How to complete this task:
A single number is required: the count of lines in the following entries that include the word "Connochaetes".
--------------------------------
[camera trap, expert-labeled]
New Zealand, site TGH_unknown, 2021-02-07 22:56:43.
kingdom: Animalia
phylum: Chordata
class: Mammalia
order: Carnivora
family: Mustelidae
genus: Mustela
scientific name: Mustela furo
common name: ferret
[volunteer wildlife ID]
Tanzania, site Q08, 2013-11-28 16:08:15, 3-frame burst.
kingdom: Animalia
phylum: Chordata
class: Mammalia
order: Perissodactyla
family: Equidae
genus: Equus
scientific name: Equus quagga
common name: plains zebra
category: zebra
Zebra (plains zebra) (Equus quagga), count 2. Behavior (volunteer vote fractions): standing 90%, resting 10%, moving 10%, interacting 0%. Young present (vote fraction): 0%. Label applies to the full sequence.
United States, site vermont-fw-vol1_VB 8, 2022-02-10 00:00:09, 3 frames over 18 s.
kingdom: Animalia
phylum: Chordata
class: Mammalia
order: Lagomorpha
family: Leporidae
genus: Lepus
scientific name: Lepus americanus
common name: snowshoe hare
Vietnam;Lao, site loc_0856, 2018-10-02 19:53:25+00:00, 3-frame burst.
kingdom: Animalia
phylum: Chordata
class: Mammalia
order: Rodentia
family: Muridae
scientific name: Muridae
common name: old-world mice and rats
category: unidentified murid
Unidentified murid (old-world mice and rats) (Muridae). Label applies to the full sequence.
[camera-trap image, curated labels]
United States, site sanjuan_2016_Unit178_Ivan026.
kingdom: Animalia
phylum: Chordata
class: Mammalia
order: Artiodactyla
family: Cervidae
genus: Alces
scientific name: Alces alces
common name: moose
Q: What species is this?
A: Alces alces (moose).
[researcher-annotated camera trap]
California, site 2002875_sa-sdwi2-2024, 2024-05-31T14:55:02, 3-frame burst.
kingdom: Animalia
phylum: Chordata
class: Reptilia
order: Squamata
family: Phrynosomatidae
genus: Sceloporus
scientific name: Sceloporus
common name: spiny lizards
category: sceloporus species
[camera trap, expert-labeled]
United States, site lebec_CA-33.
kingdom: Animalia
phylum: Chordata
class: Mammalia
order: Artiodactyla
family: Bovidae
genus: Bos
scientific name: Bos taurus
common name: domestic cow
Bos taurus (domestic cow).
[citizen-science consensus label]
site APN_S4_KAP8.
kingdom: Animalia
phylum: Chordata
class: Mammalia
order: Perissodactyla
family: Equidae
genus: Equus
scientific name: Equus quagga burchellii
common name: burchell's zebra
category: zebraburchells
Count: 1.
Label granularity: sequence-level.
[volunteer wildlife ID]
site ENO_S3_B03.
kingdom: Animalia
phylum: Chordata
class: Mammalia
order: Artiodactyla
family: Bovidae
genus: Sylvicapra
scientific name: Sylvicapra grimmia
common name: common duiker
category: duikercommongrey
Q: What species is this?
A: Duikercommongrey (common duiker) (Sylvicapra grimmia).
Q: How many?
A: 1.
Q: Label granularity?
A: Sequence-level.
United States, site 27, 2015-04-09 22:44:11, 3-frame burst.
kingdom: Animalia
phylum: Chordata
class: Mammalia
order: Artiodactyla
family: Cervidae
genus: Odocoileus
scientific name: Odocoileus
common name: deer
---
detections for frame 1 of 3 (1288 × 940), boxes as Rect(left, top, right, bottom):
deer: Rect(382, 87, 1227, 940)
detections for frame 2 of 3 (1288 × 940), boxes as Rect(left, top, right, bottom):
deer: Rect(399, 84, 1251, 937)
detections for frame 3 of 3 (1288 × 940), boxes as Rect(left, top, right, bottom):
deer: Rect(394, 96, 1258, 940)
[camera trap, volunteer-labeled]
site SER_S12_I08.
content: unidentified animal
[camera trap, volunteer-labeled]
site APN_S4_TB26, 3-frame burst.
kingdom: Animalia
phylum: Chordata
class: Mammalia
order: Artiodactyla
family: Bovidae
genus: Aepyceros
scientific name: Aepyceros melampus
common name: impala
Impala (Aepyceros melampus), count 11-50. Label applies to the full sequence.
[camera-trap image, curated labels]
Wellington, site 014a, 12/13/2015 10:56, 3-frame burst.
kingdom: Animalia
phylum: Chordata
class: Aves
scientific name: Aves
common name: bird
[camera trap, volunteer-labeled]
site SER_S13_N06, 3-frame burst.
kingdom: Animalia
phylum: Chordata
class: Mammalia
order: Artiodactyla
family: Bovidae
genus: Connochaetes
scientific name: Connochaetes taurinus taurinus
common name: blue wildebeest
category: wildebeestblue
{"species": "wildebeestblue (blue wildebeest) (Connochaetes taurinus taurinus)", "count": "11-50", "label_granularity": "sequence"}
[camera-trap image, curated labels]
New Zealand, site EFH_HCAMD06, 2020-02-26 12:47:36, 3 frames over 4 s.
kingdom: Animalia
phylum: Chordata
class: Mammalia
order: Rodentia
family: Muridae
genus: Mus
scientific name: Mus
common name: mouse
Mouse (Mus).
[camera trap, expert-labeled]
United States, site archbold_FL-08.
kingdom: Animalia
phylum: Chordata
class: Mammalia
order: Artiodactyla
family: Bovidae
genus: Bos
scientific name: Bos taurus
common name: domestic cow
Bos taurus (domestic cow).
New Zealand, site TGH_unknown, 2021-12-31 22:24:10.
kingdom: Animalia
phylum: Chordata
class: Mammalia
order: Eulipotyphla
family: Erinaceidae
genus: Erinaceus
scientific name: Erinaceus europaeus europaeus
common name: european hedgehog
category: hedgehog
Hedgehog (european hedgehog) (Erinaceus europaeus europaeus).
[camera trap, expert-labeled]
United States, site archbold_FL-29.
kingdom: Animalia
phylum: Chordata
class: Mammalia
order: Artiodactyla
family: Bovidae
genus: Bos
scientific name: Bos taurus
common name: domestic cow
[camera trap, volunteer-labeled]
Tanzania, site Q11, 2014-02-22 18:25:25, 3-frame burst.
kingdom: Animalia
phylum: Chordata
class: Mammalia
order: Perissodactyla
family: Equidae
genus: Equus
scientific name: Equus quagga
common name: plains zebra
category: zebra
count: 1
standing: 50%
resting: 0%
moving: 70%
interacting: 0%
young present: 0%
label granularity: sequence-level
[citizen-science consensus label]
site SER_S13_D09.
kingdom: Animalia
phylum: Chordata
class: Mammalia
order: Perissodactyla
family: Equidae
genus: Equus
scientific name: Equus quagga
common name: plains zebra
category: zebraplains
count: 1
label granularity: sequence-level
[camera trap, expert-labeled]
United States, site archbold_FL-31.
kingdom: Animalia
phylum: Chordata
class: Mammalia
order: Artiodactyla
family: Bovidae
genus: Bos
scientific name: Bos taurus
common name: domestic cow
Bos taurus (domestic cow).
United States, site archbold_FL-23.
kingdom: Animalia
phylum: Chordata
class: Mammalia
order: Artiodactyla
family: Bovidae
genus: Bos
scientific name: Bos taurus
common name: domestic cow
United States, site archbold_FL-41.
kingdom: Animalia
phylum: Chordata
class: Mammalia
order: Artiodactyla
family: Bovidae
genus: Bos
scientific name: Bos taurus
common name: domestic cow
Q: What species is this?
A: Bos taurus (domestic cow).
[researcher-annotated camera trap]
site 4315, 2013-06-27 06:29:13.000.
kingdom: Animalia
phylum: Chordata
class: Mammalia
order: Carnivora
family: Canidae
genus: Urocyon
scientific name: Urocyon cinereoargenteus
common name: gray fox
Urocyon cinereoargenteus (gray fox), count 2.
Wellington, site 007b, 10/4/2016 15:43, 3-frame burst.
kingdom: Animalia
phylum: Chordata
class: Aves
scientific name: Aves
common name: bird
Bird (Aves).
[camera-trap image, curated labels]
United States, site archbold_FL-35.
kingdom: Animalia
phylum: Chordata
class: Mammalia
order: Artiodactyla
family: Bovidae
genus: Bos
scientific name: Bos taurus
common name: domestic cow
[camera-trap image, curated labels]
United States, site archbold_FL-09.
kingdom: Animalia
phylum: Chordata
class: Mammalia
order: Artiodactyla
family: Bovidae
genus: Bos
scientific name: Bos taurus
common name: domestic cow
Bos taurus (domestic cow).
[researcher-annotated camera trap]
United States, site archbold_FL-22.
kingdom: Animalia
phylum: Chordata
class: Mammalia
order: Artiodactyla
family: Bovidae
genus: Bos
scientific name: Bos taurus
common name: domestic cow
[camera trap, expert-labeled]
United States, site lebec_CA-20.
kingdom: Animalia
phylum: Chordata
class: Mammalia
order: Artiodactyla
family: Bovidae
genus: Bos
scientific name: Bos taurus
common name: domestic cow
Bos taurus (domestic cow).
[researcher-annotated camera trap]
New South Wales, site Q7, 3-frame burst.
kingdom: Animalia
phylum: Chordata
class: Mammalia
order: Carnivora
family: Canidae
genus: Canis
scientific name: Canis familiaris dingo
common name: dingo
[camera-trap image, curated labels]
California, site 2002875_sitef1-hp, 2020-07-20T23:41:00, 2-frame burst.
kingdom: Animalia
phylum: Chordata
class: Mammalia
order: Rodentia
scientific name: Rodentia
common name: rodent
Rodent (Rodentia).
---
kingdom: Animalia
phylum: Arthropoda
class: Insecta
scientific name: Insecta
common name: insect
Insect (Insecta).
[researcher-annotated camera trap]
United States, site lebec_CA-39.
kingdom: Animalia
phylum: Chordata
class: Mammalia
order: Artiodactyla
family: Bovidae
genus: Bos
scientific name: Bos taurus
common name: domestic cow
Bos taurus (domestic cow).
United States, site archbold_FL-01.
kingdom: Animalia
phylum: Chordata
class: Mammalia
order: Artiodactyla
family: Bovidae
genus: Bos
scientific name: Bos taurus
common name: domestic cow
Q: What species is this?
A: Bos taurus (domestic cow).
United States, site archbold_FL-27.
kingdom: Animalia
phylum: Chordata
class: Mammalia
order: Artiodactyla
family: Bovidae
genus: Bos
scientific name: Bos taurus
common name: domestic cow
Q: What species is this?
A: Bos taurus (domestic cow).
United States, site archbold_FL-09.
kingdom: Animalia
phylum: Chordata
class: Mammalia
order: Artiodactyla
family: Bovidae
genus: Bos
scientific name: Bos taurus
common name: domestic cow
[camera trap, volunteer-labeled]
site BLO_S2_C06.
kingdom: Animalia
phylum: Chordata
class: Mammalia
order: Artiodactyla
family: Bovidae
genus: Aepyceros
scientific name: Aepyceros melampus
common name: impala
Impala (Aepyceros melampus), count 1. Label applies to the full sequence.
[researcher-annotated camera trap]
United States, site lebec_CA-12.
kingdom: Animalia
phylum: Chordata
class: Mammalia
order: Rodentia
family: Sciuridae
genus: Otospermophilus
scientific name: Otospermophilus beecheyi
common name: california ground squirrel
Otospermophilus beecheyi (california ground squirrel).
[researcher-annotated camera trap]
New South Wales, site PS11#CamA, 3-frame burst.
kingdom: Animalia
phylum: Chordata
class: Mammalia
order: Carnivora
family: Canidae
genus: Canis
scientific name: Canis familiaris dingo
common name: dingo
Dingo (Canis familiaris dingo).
--------------------------------
Solved exercise:
3